● 原文抜粋
------------------------------------------------
ブルガリア・ルーマニア2016 九日目(ブカレストへ)

10月3日。

ブカレスト行きの列車は午後2時にシギショアラを出る。Pensiunea Jokerのチェックアウトは11時だが、昼過ぎまでいてもいいということだった。朝食後、観光スポット以外の、つまり旧市街(城塞)の外のシギショアラを散策する。人通りのほとんどない静かな朝。「猛犬に注意!」という貼り紙がしてる家が何軒かあった。静かで落ち着いた街並みからは想像もできないが、盗みなども珍しくはないのだろうか。

猛犬に注意

シギショアラの普通の家並み

12時過ぎに宿を出た。宿を出るときPensiunea Jokerの女主人(たぶん)と少し話す。女主人の話は昨日のドライバーが語ったことと重なる。ジプシーが嫌いであること、チャウシェスク時代のほうがよかったことなど。
------------------------------------------------
● 出題内容 1
(a)〜(c)がそれぞれ旅行記の内容と合うかどうかを「はい」か「いいえ」で答え、判断の決め手となる旅行記の語句をそのまま引用せよ。
(a) ブカレスト行きの列車は午後2時にシギショアラを出る。
(b) 宿のチェックアウトは正午である。
(c) 筆者が宿を出たのは12時過ぎである。
● 出題内容 2
旅行記の「ブカレスト行きの列車は午後2」から「ども珍しくはないのだろうか。」までの部分を、「静かな朝」を「穏やかな朝」に置き換えて書き直せ。
● 出題内容 3
シギショアラからブカレストへ向かう日の旅行記を、最後の文の後から書き継げ。
ここから先のエントリは、上の旅行記とは別の資料である。
------------------------------------------------
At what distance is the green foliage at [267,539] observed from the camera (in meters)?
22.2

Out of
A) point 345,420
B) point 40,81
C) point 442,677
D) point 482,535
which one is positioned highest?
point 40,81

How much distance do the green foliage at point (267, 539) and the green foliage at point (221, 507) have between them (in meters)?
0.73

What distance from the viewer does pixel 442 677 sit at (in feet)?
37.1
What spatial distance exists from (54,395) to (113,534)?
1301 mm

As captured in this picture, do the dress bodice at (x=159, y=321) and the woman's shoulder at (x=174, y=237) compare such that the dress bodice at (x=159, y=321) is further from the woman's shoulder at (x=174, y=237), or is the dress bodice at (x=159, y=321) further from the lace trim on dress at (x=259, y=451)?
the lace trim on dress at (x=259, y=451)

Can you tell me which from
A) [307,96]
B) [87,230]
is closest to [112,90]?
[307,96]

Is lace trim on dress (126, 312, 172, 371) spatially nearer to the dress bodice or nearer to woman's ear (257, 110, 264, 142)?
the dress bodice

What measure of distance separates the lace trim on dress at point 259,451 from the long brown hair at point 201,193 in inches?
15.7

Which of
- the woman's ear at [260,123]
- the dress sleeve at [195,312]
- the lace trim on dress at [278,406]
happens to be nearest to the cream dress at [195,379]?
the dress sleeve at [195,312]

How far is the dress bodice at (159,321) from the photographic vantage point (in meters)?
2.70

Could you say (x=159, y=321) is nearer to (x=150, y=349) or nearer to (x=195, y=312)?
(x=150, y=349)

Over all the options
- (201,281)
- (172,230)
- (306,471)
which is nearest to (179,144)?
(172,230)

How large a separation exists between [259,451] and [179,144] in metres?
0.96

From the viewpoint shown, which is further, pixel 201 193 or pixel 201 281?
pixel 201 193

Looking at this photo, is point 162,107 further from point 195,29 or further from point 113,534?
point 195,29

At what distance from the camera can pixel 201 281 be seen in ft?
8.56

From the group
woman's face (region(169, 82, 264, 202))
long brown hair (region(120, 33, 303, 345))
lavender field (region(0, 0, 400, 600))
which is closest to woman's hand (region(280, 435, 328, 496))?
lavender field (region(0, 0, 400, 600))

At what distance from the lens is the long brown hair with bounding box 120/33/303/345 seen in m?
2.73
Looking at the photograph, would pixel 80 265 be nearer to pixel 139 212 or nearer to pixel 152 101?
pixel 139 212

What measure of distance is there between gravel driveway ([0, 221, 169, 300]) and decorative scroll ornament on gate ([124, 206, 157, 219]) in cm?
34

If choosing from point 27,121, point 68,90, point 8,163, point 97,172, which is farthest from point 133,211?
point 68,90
------------------------------------------------
● 解答例 1
(a) はい。「ブカレスト行きの列車は午後2時にシギショアラを出る」
(b) いいえ。「Pensiunea Jokerのチェックアウトは11時だが」
(c) はい。「12時過ぎに宿を出た」

● 解答例 2
ブカレスト行きの列車は午後2時にシギショアラを出る。Pensiunea Jokerのチェックアウトは11時だが、昼過ぎまでいてもいいということだった。朝食後、観光スポット以外の、つまり旧市街(城塞)の外のシギショアラを散策する。人通りのほとんどない穏やかな朝。「猛犬に注意!」という貼り紙がしてる家が何軒かあった。静かで落ち着いた街並みからは想像もできないが、盗みなども珍しくはないのだろうか。

● 解答例 3
こうした話を額面どおりに受け取ってよいかどうかはまた別問題。「チャウシェスク時代のほうがよかった」と言っても、あの時代に戻りたいと本気で考えているわけではないだろう。「昔はよかった」は現在に対する不満や不平の表れであり、そうした不満や不平を口にすることすらできなかった時代に戻りたいということではないだろう。どの時代、どの社会でも、不満や不平があるのはごく自然であり、不満がまったくないとされる社会(たとえば北朝鮮)にはどこか不自然なところがある。

宿を出るときに小雨が降り始めた。この旅ではじめての雨だが、駅まで歩くには支障がない。朝食をたっぷりととり、昨日購入したビスケットもあったので、昼食はとらなかった。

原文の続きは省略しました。